Kesia Kurian and Shulan Qui, Year 13 students attending John Paul College in Rotorua, have made it through to the final round of the 2016/2017 Conrad Spirit of Innovation Challenge.
Kesia Kurian and Shulan Qui, Year 13 students attending John Paul College in Rotorua, have made it through to the final round of the 2016/2017 Conrad Spirit of Innovation Challenge. This international science-based, entrepreneurial competition takes place at the Kennedy Space Centre in Orlando, Florida in April. As part of their entry, they pitched the concept of a diazotroph-based biofertiliser, based on research they undertook last year as part of a Team Silver CREST project. They were mentored by CREST consultant, Sarah Addison, from Scion Research.

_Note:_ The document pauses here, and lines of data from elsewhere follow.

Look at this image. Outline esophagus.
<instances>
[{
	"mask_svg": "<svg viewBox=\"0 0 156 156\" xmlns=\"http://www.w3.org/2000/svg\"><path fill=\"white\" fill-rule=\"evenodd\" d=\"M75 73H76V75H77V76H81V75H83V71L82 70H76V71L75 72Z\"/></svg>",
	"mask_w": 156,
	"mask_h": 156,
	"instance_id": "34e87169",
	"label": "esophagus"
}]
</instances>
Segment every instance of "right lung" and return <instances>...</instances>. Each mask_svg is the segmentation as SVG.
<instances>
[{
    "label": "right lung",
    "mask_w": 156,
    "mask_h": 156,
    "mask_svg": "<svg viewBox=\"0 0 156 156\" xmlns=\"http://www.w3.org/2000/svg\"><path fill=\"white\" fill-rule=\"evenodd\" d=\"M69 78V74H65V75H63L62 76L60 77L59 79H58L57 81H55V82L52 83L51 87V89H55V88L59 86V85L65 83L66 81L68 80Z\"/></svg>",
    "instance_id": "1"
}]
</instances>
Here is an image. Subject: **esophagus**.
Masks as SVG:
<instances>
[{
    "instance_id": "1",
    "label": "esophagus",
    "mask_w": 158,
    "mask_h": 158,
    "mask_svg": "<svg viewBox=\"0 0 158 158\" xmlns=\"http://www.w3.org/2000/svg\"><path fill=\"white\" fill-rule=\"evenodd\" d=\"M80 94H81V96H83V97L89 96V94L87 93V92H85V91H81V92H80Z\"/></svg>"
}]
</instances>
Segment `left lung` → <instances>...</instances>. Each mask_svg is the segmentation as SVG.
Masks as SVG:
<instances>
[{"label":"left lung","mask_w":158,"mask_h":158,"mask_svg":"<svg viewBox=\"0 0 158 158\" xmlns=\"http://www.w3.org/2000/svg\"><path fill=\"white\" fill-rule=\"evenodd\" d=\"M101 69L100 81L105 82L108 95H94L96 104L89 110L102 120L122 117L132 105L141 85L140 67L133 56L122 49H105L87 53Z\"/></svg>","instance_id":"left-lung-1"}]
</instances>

Follow the link to their video entry: https://www.youtube.com/watch?v=YSRVXjhtayw
The students investigated the use of diazotrophs, or nitrogen fixing microorganisms, in biofertilisers. Their biofertilisers consisted of cultured diazotrophs from six different Rotorua locations. Mung beans, Pinus radiata and radishes were inoculated with these diazotrophs. They also tested a variety of commercial fertilisers available on the market today.
After one-way analysis of variance (ANOVA) of their data, it was found that there was no statistically significant difference between treatments (for the dry weight measurements – excluding test plant stem heights). This may have been due to experiment length, climactic conditions or a small sample size.
Kesia and Shulan entered their Silver CREST project into the BOP regional science fair in 2016 and won a number of awards.
Kesia is no stranger to being selected for Royal Society of New Zealand programmes and alongside her Silver CREST project, she was selected by the Society to attend Youth ANZAAS in Australia and Powering Potential in 2016.
The students will be supported to attend the competition in Florida by the Talented School Students Travel Award Fund.
The Royal Society of New Zealand wishes the students every success and will keep you posted of their results.